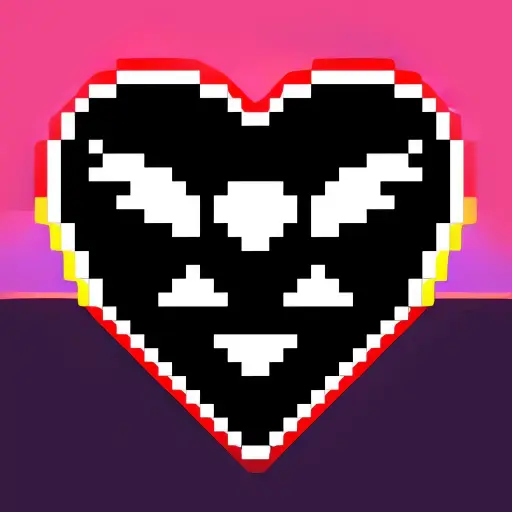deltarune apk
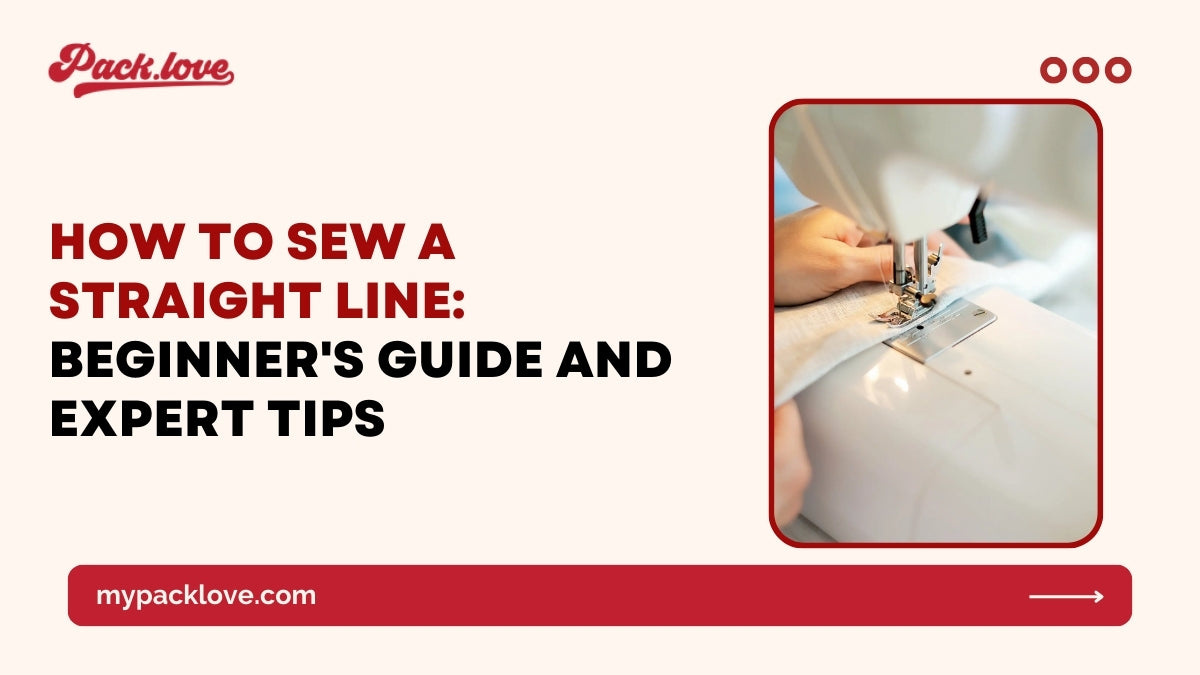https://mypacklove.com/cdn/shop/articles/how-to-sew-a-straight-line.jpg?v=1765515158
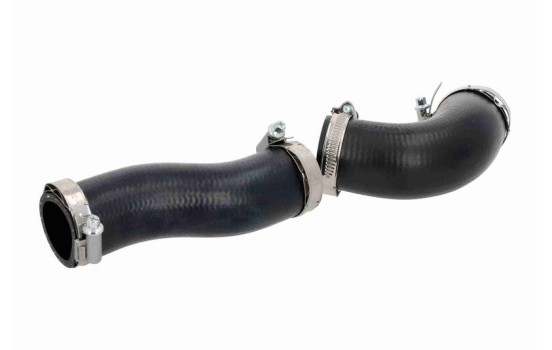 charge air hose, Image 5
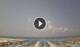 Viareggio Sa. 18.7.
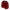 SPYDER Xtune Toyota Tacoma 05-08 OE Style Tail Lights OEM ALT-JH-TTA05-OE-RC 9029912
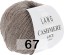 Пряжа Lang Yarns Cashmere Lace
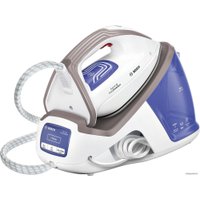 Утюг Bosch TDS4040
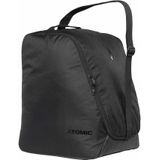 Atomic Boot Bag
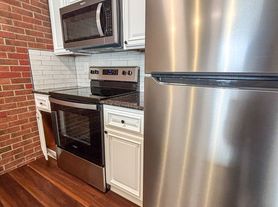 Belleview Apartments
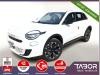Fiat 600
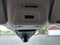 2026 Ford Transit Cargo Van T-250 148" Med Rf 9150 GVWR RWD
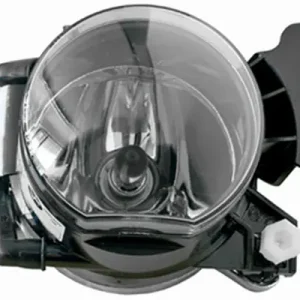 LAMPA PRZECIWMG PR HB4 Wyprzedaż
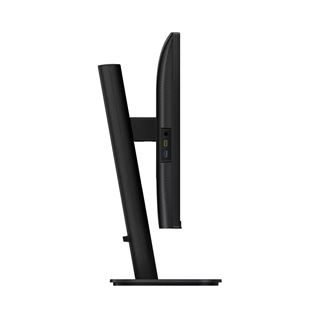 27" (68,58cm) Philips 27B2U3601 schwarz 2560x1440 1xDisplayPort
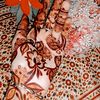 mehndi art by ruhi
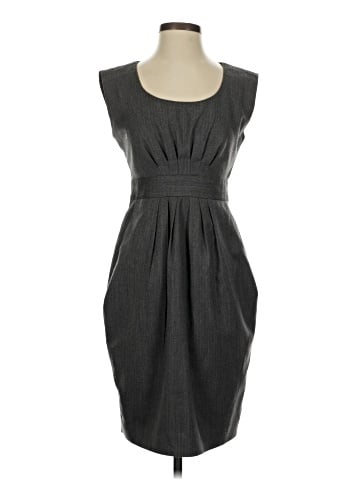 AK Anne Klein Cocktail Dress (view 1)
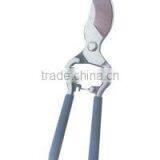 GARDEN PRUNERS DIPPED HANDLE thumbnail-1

» Brief
Please retype exactly the lines from the one containing "charge air hose, Image 5" to the last line of the records above, both included, without any pictures.

» Finished exercise
 charge air hose, Image 5
 Viareggio Sa. 18.7.
 SPYDER Xtune Toyota Tacoma 05-08 OE Style Tail Lights OEM ALT-JH-TTA05-OE-RC 9029912
 Пряжа Lang Yarns Cashmere Lace
 Утюг Bosch TDS4040
 Atomic Boot Bag
 Belleview Apartments
Fiat 600
 2026 Ford Transit Cargo Van T-250 148" Med Rf 9150 GVWR RWD
 LAMPA PRZECIWMG PR HB4 Wyprzedaż
 27" (68,58cm) Philips 27B2U3601 schwarz 2560x1440 1xDisplayPort
 mehndi art by ruhi
 AK Anne Klein Cocktail Dress (view 1)
 GARDEN PRUNERS DIPPED HANDLE thumbnail-1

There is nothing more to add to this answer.